> [WORK TO COMPLETE]
From the first line to the last, return the data exactly, with no pictures.

━━━━

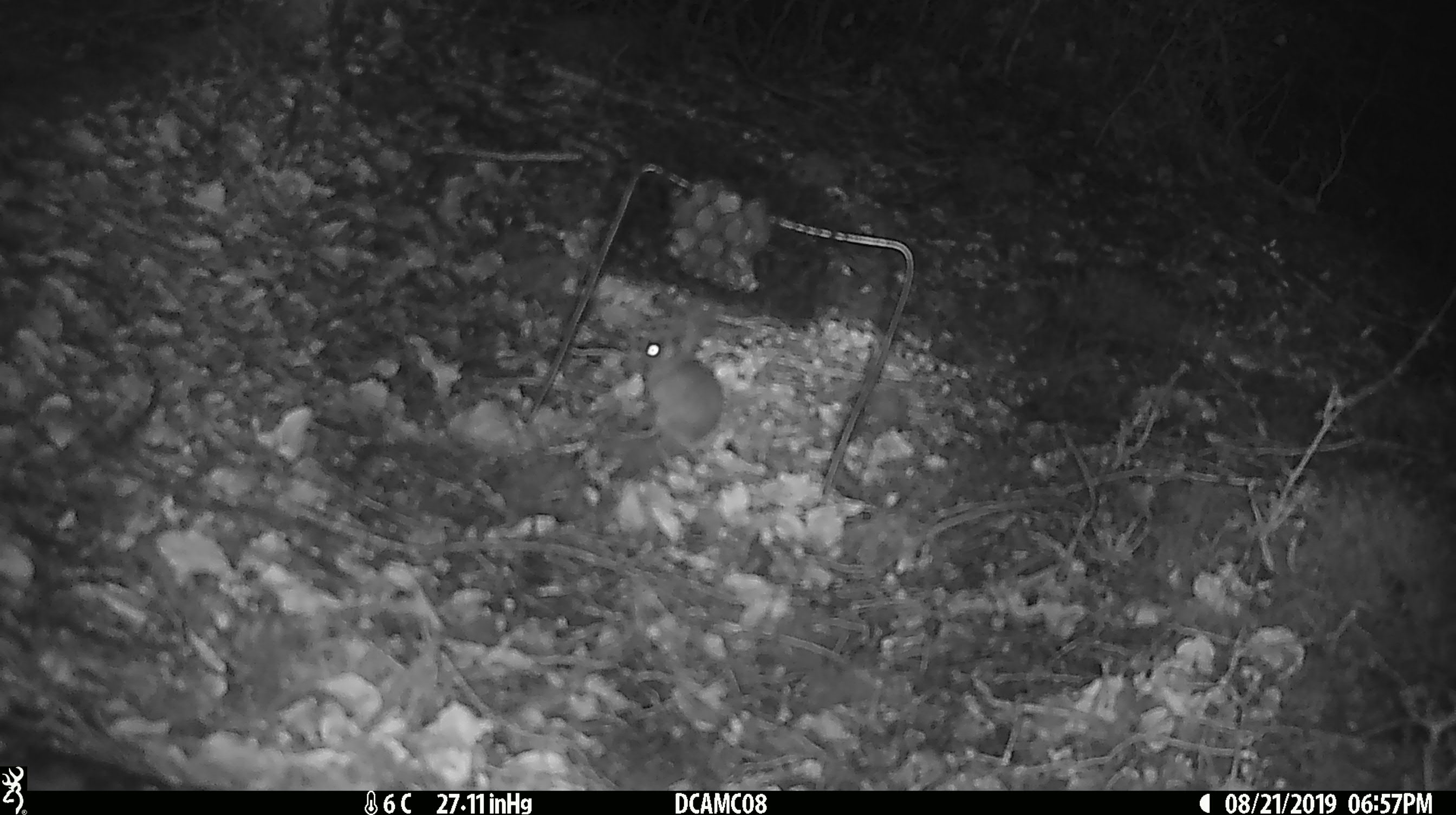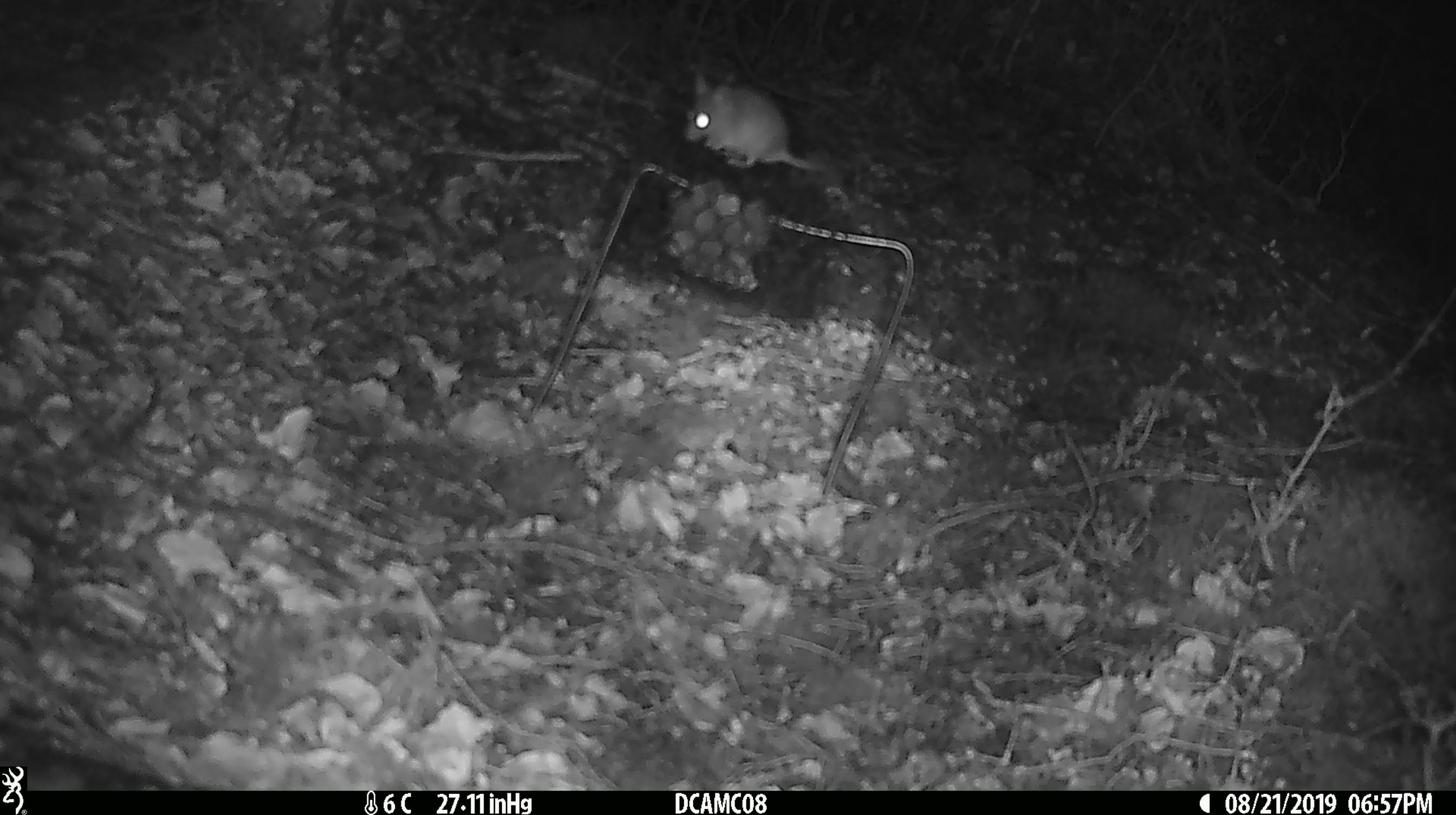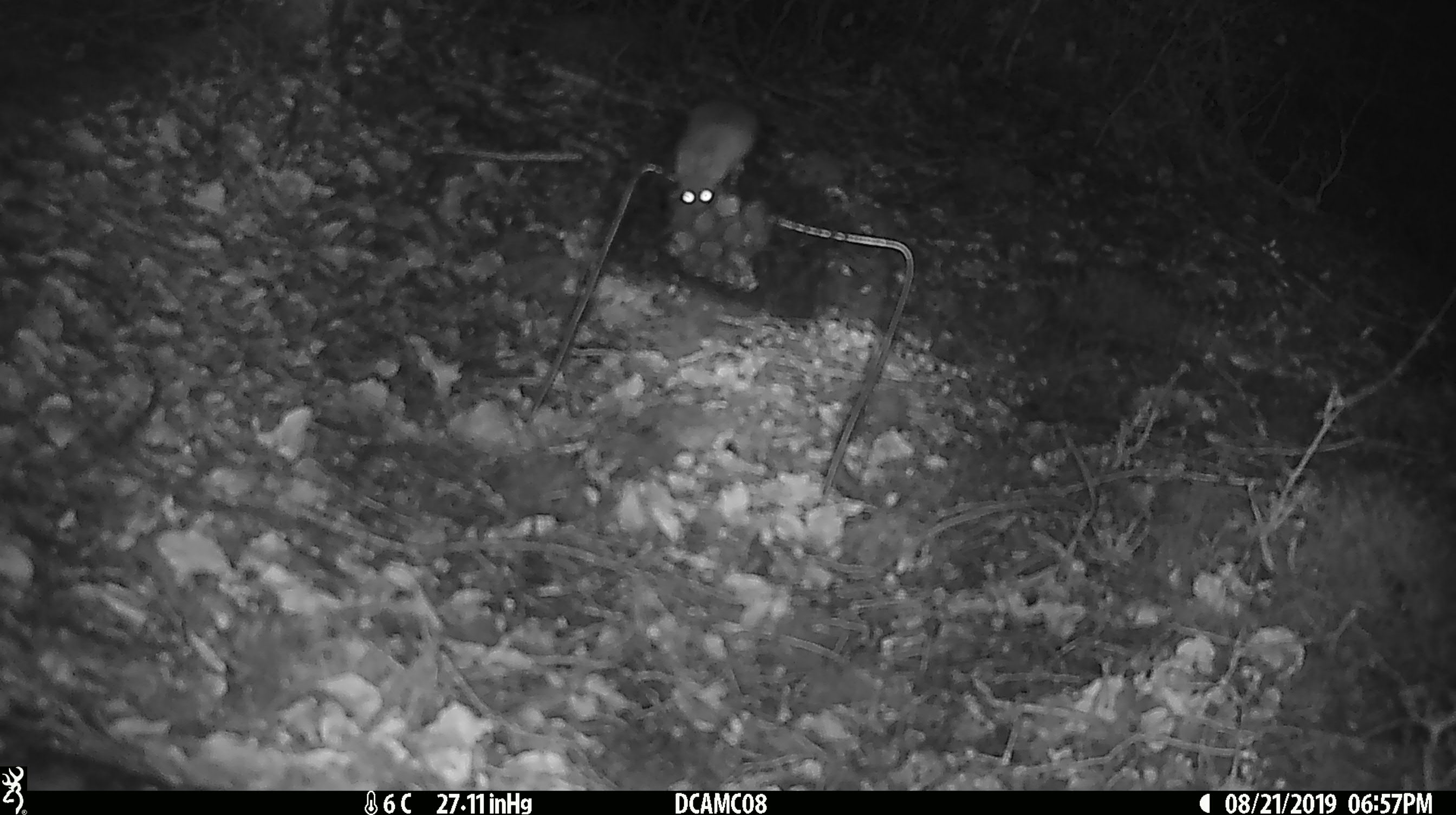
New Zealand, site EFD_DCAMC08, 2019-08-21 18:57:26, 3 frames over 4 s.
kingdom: Animalia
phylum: Chordata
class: Mammalia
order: Rodentia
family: Muridae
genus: Mus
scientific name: Mus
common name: mouse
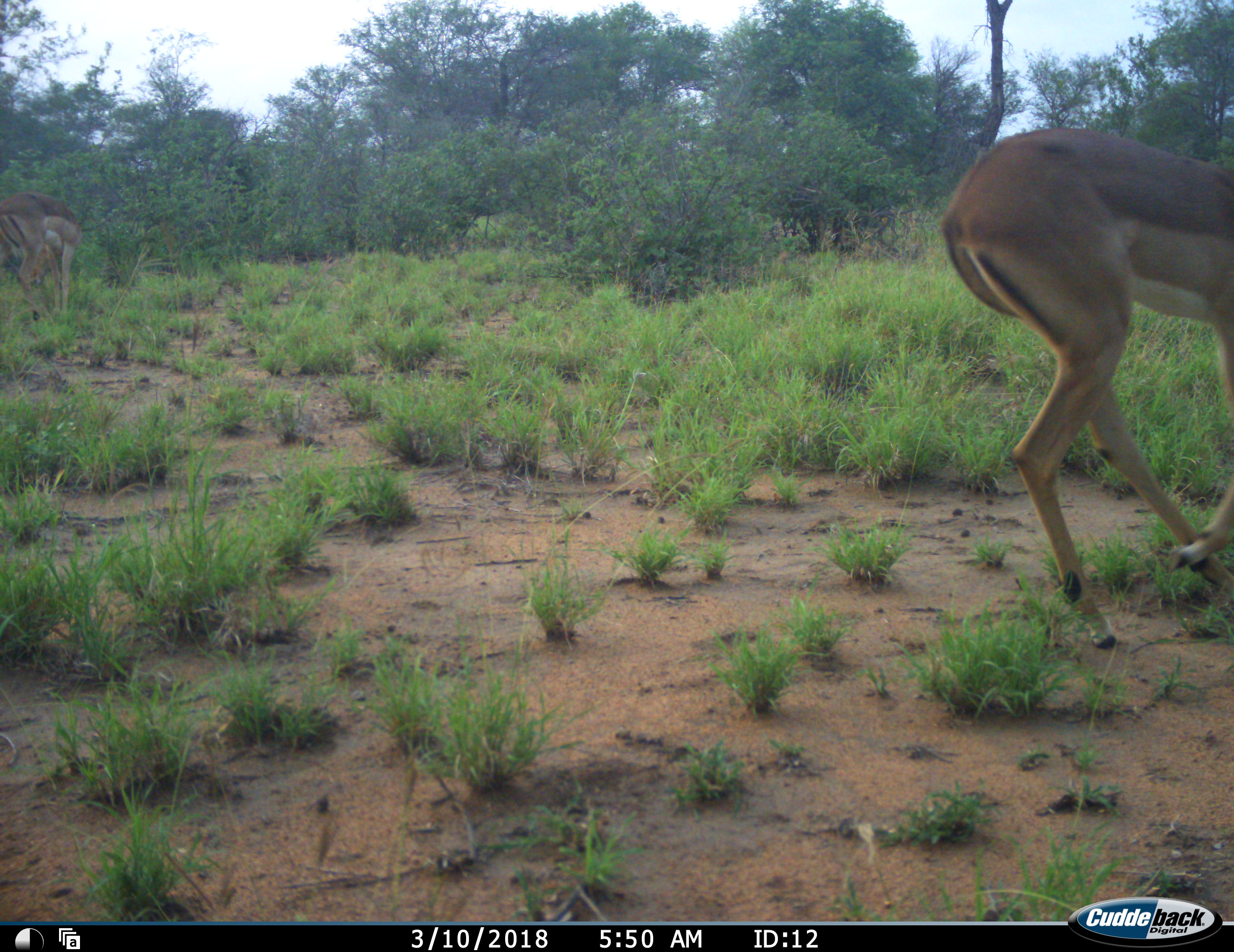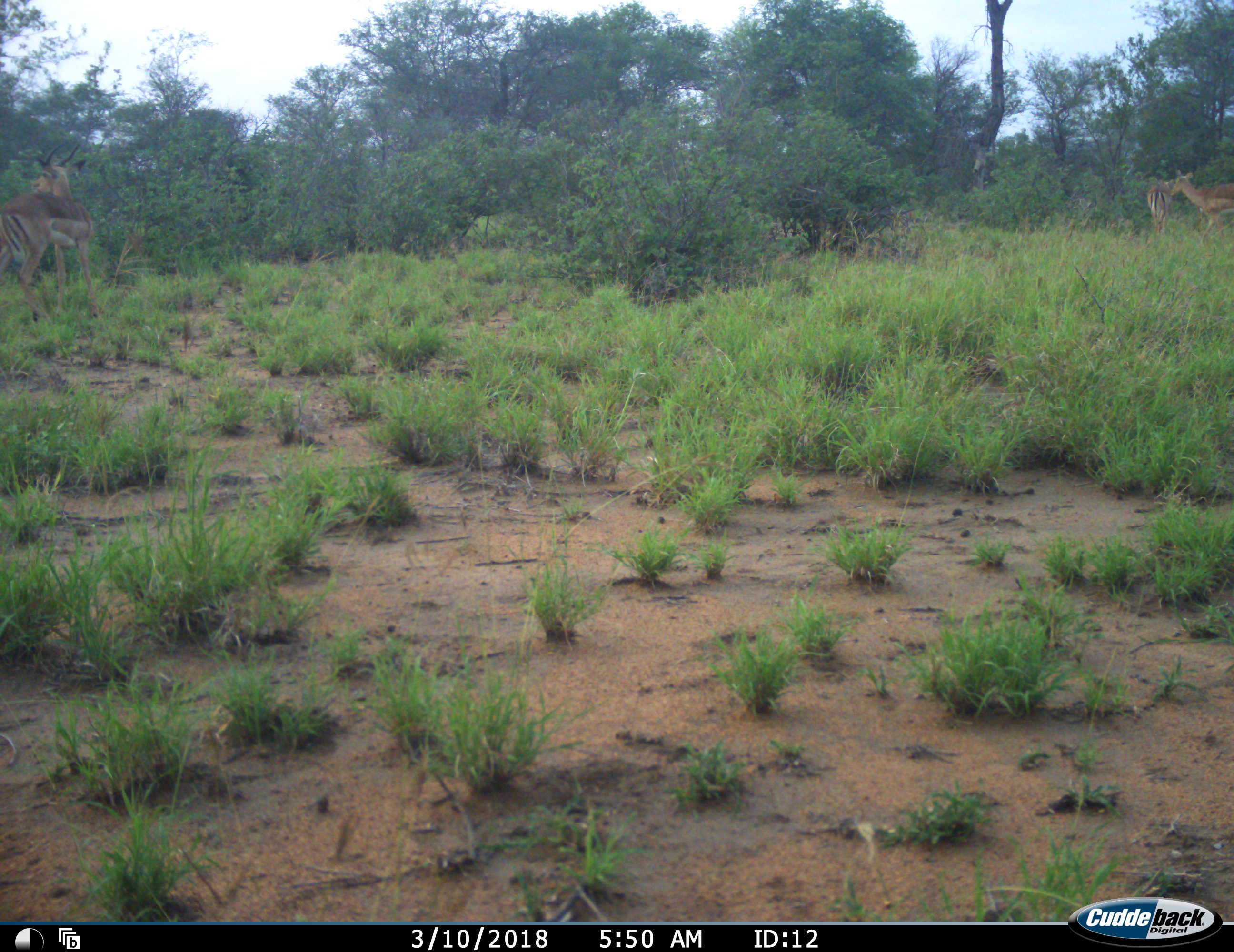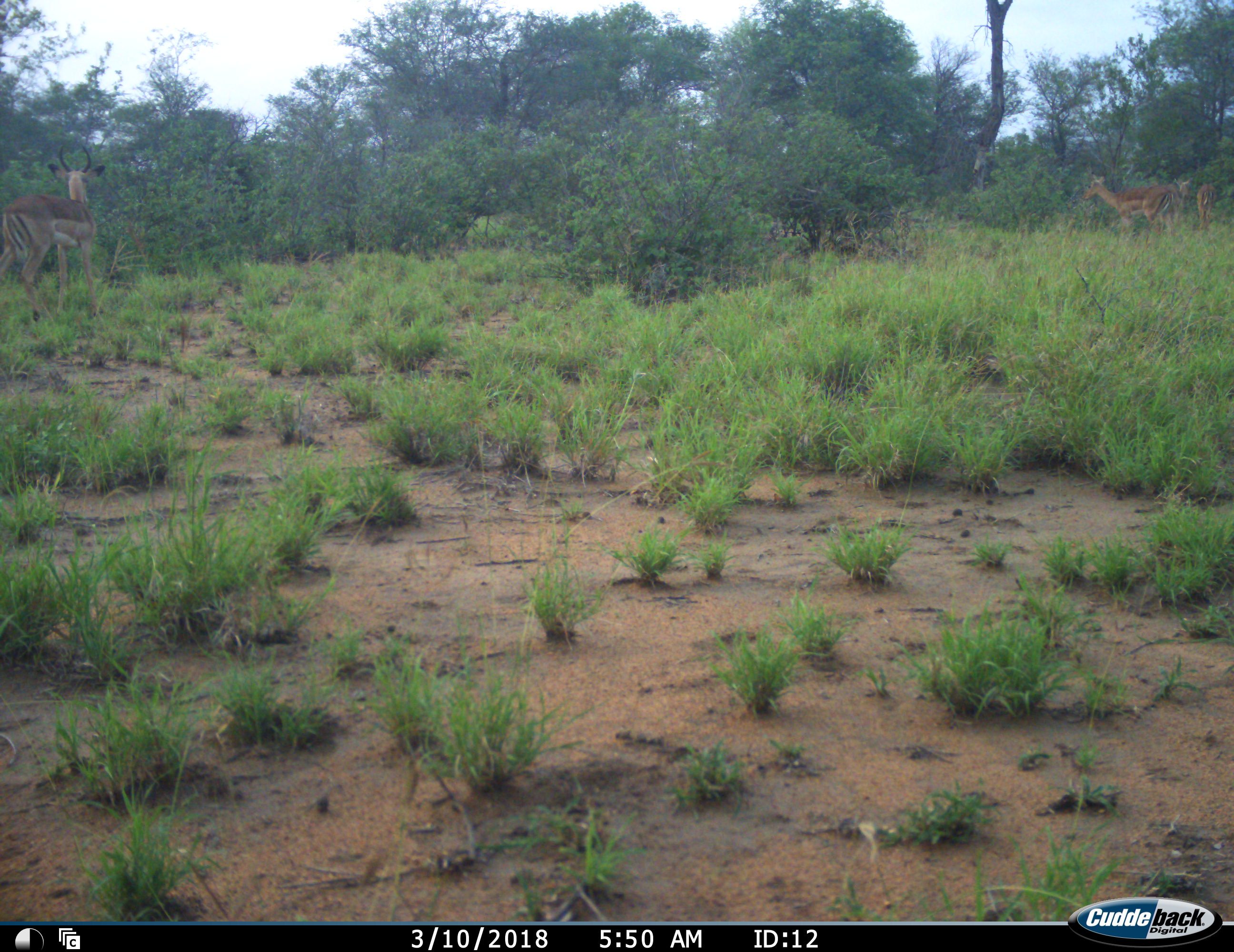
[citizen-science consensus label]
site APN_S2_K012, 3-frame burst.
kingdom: Animalia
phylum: Chordata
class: Mammalia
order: Artiodactyla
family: Bovidae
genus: Aepyceros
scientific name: Aepyceros melampus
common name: impala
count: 4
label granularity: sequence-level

━━━━

> [PROBLEM SOLUTION]
New Zealand, site EFD_DCAMC08, 2019-08-21 18:57:26, 3 frames over 4 s.
kingdom: Animalia
phylum: Chordata
class: Mammalia
order: Rodentia
family: Muridae
genus: Mus
scientific name: Mus
common name: mouse
[citizen-science consensus label]
site APN_S2_K012, 3-frame burst.
kingdom: Animalia
phylum: Chordata
class: Mammalia
order: Artiodactyla
family: Bovidae
genus: Aepyceros
scientific name: Aepyceros melampus
common name: impala
count: 4
label granularity: sequence-level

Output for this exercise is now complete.